La première accusation a deux faces: les immigrés latinos, disent volontiers les gens outre-Atlantique, sont trop mal éduqués pour pouvoir s’intégrer efficacement dans la société américaine, et sont donc condamnés éternellement (petite larme versée!) à survivre de jobs médiocres payés en dessous de tous les SMIC du coin. Or l’enquête de terrain de «The Economist» prouve le contraire. Elle évoque par exemple le cas de tel immigrant mexicain entré illégalement aux Etats-Unis il y a douze ans, qui a commencé par travailler dans une teinturerie chinoise de Los Angeles pour 2.50 $ de l’heure, puis est allé ramasser des myrtilles en Caroline du Nord pour 5 $ de l’heure, et ainsi de suite jusqu’à ce qu’il puisse s’acheter une maison au Mexique et un restaurant aux Etats-Unis mêmes.

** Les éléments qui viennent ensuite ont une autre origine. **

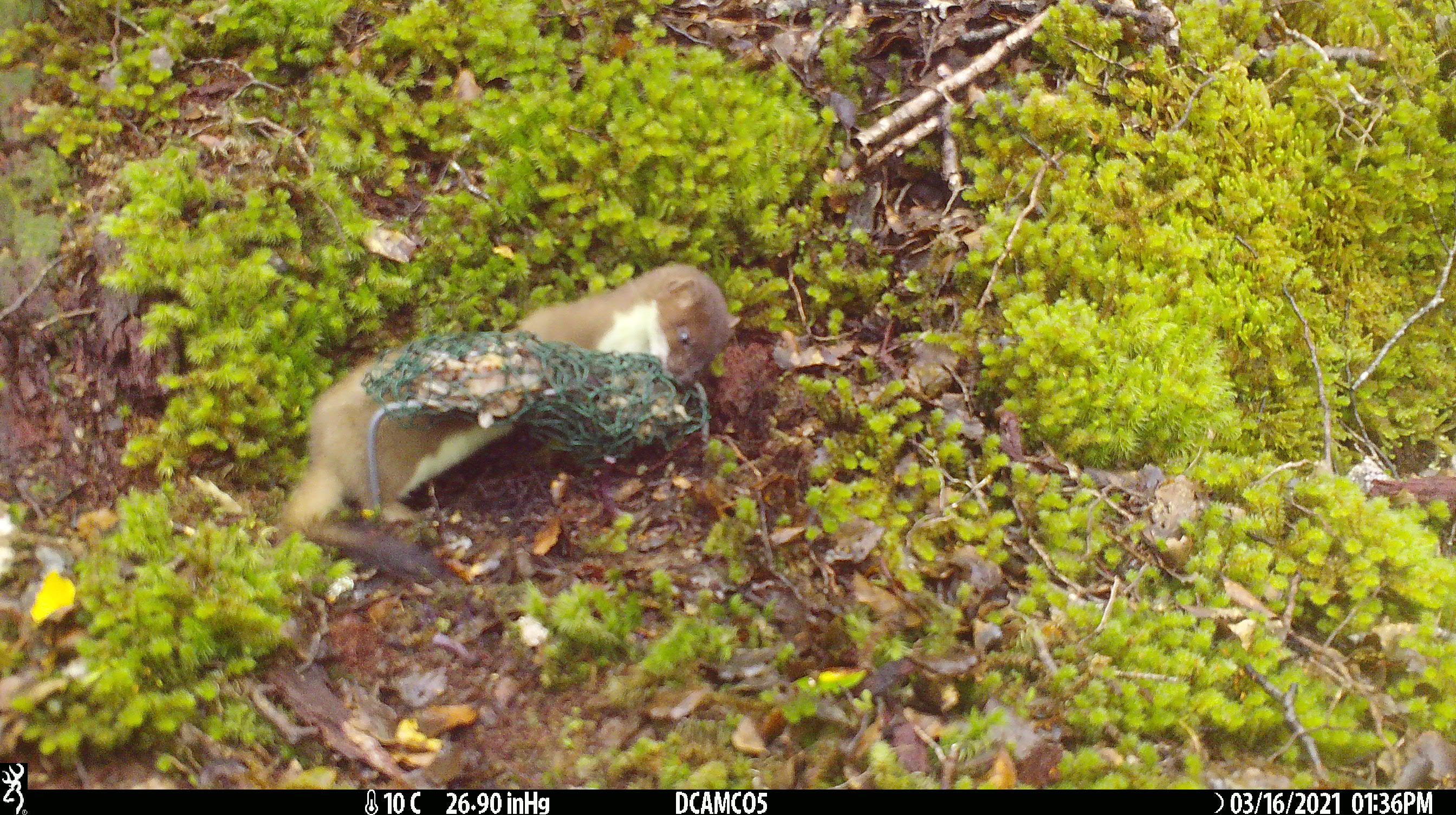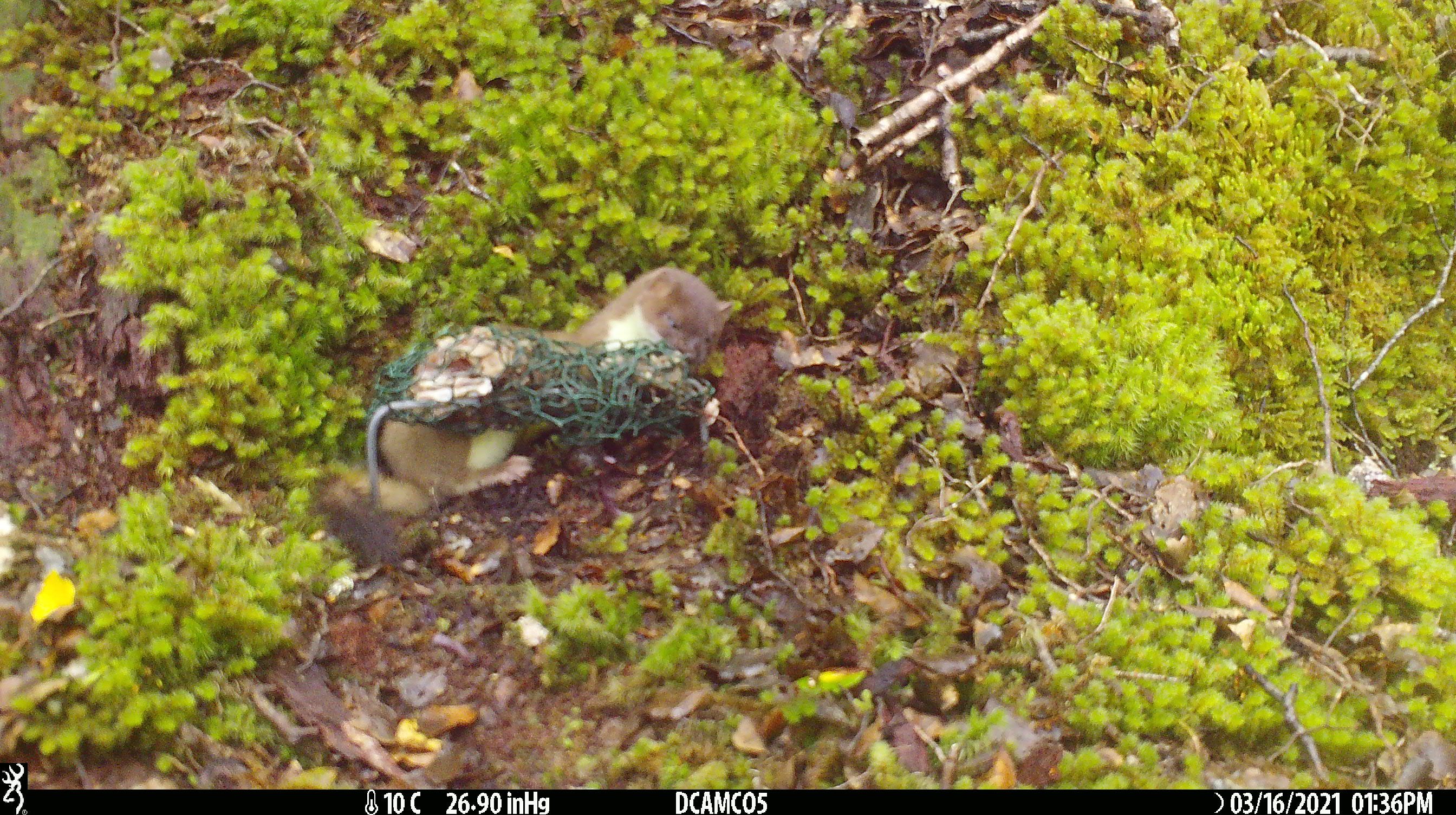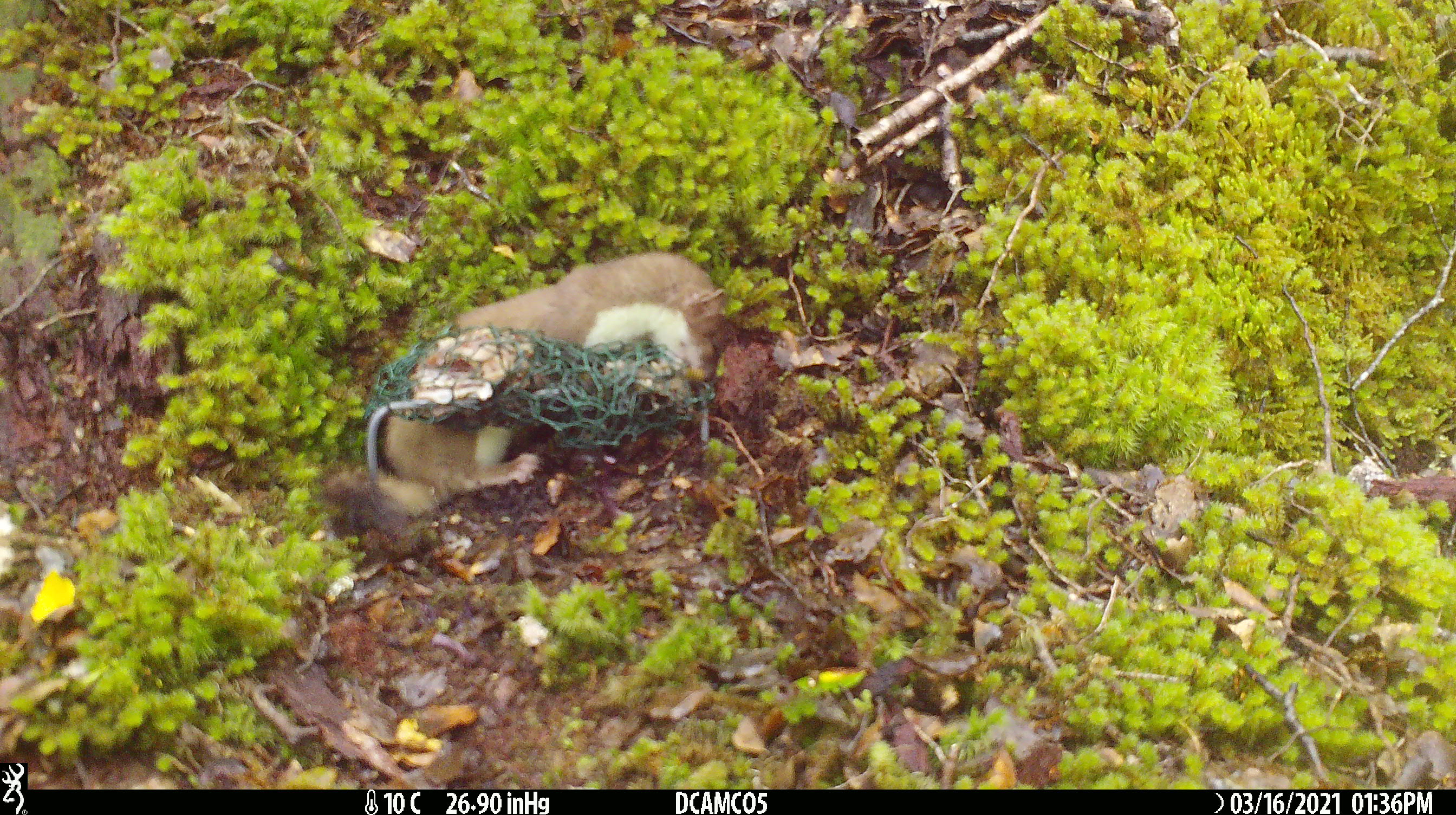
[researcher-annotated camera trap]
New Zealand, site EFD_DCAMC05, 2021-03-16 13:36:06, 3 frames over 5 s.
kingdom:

La seconde accusation est qu’«ils nous coûtent cher». La revue britannique cite à ce propos une étude de l’Université de Caroline du Nord portant sur cet Etat particulier: les immigrés latinos y paient 756 millions de dollars d’impôts, alors qu’ils coûtent à la collectivité 817 millions de dollars – soit, pour l’Etat, un coût net de 102 dollars par Latino. Oui, mais en 2004, les mêmes Latinos ont dépensé dans cette même Caroline du Nord 9.19 milliards de dollars, qui ont permis de créer quelque 90 000 emplois nouveaux… La troisième accusation est que les immigrés latinos tendent à niveler par le bas le niveau culturel des Etats-Unis. Or, lorsque l’on considère la succession des générations, on voit au contraire que chaque génération immigrée nouvelle se fait littéralement un point d’honneur de gravir un ou plusieurs échelons de l’échelle de la formation, si possible jusqu’à ce que le petit-fils obtienne un MBA de Stanford, pas moins!

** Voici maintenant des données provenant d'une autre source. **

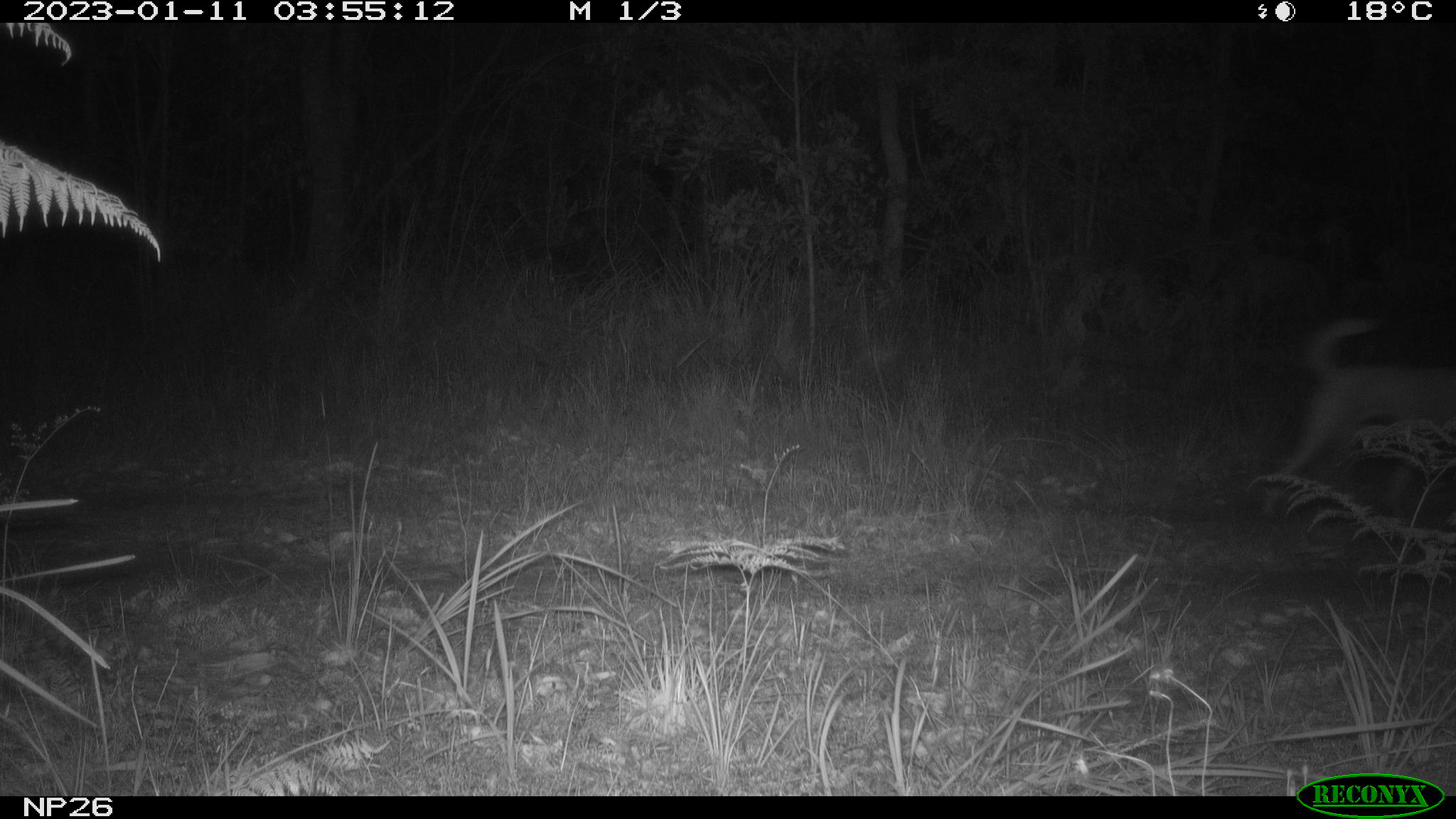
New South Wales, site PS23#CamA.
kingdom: Animalia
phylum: Chordata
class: Mammalia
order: Carnivora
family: Canidae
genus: Canis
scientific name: Canis familiaris dingo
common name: dingo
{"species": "dingo (Canis familiaris dingo)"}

Les immigrés et les enfants d’immigrés doivent se battre dix fois plus que les nationaux, déployer dix fois plus d’énergie, d’imagination et d’ingéniosité… Et nous serions assez fous pour leur mettre les bâtons dans les roues et nous priver de leur force inouïe? A ce train, nous finirons un jour par payer des étrangers pour qu’ils viennent en Suisse rajeunir notre démographie!